If these basic propositions are accepted, the question arises of the best course to follow now. What is essential in the region is that some force for stability should exist while the causes of the present conflict are examined, and in time, and with patience, eliminated. This, of course, involves not only the sovereignty and the territorial integrity of Lebanon but relations between other states in the region, as well, which are embittered and destabilised by the persistence of uncertainty and the continuing potential for full-scale war. Fear and tension thrive on insecurity; and violence is a disease which cannot be limited by more violence.
It is, of course, clear that UNIFIL must not be put in a position of ensuring or safeguarding on behalf of any state, territory acquired by force and in flagrant breach of international law. That could not be part of any UN mandate even by implication. Accordingly, it is vital that Israel withdraw its forces completely from Lebanon as it is required to do under the Security Council Resolution which Ireland proposed and which the Council adopted unanimously. It is vital too that the sovereignty, independence and territorial integrity of Lebanon be preserved.
A question now arises as to how best the UN can help in achieving these aims. One course which the Security Council might consider — if the Government of Lebanon so desire—could perhaps be to establish a larger force with a mandate covering in addition to the present UNIFIL territory the wider area through which the recent battles have raged. What is certainly essential in the region is that some kind of stability should be re-established and the basic causes of the conflict addressed so that progress can be made towards their resolution.
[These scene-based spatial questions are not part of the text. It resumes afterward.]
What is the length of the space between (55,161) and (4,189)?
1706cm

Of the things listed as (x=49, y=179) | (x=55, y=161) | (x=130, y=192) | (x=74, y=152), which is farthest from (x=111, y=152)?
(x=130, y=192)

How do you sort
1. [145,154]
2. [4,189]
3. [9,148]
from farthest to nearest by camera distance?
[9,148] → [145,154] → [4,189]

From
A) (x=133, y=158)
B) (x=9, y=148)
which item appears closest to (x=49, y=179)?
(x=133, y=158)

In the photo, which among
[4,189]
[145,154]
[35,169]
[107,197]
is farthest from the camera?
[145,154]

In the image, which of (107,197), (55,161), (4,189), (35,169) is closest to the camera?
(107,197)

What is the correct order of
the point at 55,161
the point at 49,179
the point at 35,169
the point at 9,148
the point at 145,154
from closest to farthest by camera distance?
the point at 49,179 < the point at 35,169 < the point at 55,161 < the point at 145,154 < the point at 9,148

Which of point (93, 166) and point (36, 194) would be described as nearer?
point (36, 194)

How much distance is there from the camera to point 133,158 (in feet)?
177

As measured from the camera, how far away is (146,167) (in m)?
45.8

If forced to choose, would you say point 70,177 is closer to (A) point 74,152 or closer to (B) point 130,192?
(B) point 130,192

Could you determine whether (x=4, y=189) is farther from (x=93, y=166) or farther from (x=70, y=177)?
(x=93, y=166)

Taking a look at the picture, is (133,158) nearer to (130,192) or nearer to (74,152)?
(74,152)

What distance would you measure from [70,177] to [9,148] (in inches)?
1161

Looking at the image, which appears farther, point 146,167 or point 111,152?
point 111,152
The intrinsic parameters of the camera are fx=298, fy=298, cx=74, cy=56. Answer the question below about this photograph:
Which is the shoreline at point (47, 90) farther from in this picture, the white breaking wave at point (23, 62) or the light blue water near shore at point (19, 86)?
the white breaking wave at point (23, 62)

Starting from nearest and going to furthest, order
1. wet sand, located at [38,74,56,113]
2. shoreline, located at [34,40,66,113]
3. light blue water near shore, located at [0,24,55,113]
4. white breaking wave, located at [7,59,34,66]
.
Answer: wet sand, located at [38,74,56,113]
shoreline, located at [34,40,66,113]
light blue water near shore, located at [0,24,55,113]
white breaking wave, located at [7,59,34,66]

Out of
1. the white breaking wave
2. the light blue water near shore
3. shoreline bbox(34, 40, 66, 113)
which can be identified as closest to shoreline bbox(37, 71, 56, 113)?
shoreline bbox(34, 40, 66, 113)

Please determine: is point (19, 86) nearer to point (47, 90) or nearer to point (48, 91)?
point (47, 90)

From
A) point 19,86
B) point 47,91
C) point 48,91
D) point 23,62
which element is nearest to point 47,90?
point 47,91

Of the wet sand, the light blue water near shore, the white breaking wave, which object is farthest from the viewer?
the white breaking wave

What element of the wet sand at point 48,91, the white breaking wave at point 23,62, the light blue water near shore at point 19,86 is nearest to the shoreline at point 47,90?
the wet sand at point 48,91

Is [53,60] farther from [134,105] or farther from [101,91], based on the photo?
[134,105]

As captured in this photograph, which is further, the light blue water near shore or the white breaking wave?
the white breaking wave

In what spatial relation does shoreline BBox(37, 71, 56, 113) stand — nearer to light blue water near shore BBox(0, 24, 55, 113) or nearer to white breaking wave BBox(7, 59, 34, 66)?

These are the questions to which the community of nations must now look. The role of UNIFIL will be the subject of debate in the Security Council on or before 19 June when the renewal of the mandate is due to come up for consideration; and Ireland as a member of the Council will, of course, maintain close contact with other members and with the Secretary General on this matter and will play its full part in that consideration.
I am glad of the opportunity afforded me by this occasion to hear the views of Deputies in this House on this important issue and on the larger issues on which I have touched.